Günümüz kitle iletişim araçlarının en önemlilerinden olan internet, çocukların ahlaki gelişimlerine etki etmektedir. Çünkü internet aracılığıyla oluşturulan rol modellerle çocukların vicdani yönüne, iyi-kötü arasındaki ayrımına ve bakış açısına yön vermektedir diyor bitirme tezinin giriş cümlesinde sevgili kızım Büşra.

Bülent Ecevit Üniversitesi İlahiyat Fakültesi’nden mezun olan kızımın, “İnternetin Çocukların Ahlaki Gelişimine Etkisi” üzerine hazırladığı ve basıma hazır olan kitap hacmindeki bitirme tezinin sonuç kısmını sizlerle paylaşmayı uygun gördüm. Dört başlık altındaki araştırmanın asıl amacının; “Çocuğun ahlaki gelişimini ortaya koymak ve bu gelişime uygun olarak internetin çocuğun karakterine etkilerini” incelemek olarak ifade edebilirim...

İnşallah kitap olarak da basımını yaptıracağımız bu araştırmayı günü geldiğinde  sizlere hatırlatacağım.

Bu vesile ile eğitim hayatı boyunca çok başarılı olan ; Nurettin Topçu’nun “Bilmek seyretmek değildir, bir sırrı çözmektir. Kainat olaylarını çok tanımak, bilmek değildir. Bilmek, kanunu bilmektir. Dünyamızın nizamını anlamaktır. Sebepleri ve zaruretleri yakalamaktır. Büyük nizamın muammasını çözmektir...” sözüne denk bir hayatı düstür edinen sevgili kızıma bu çalışmasından dolayı teşekkür ediyor bundan sonraki hayatında da başarılar temenni ediyorum...

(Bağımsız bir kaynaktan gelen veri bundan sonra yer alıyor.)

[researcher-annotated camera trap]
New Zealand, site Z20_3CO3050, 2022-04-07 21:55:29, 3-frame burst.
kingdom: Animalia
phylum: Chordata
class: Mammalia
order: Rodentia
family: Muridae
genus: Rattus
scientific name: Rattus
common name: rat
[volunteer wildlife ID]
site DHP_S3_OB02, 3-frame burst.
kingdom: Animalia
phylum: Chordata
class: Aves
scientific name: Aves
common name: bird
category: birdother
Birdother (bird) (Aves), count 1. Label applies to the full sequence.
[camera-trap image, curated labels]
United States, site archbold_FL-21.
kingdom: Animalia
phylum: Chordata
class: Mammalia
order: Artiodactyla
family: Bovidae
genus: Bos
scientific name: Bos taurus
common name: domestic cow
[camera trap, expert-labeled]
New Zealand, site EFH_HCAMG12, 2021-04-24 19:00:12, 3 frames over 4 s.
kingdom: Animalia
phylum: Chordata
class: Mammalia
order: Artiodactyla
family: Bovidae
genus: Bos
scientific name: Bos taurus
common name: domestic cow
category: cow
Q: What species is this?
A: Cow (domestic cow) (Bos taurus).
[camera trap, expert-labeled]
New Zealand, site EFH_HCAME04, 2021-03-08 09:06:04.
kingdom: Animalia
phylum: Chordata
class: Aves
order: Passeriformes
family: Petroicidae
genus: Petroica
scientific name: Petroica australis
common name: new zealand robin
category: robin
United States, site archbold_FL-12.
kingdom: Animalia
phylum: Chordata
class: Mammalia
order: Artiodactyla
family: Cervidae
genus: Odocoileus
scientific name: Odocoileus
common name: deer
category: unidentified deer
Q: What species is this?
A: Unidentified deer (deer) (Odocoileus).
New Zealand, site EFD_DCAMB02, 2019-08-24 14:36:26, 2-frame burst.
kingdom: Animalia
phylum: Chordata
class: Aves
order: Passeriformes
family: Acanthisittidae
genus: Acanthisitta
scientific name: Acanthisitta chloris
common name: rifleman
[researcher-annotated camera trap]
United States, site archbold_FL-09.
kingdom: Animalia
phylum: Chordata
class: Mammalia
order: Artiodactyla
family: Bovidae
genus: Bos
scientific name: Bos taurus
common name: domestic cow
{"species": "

Araştırma şu dört başlık altında incelenmiştir...

Ahlaki Gelişim; Medya (Kitle iletişim); Bir Medya Aracı Olarak İnternet ve İnternet ve Çocuk.

İnsan hayatının her dönemi önemlidir. Ancak çocukluk dönemi diğer dönemlere kıyasla daha önemli bir yerdedir. Çocukluk döneminde sadece bedensel ve zihinsel açıdan değil ahlaki açıdan da gelişim gösterilmektedir...

Bu dönemde edinilen davranışların etkisi ömür boyu sürmektedir. Çocuk toplum kurallarını yavaş yavaş sezmeye başlar ve bazı davranışların insanları mutlu ettiğini fark ederek bunları taklit yolu ile öğrenmeye başlar. Bu dönemde aile büyükleri ve öğretmenler ahlaki olarak çocuğun model alacağı kimselerdir. Aileden, okuldan ve çevreden gelen öğrenme etkileri kişide değişikliğe sebep olabilecek her türlü etkiyi kapsamı içine alır. Bu sebeple çocukluk dönemine gereken önem verilmelidir.

Ahlak gelişim sürecinde, gelişimi etkileyen birçok çevresel etken vardır. Günümüzde bu etkenler içerisinde en etkili olanlardan biri internettir. İnternet, vermek istediği her türlü mesajı vermekte ve bu mesajları verirken alıcıda bırakacağı etkileri göz ardı etmektedir.

Çocukların vakitlerinin önemli bir kısmında etkileşim içinde olduğu internet verimli ve doğru kullanıldığı takdirde çocukların eğitim, eğlence ve gelişimini destekleme anlamında vazgeçilmez bir unsur olduğu açıktır.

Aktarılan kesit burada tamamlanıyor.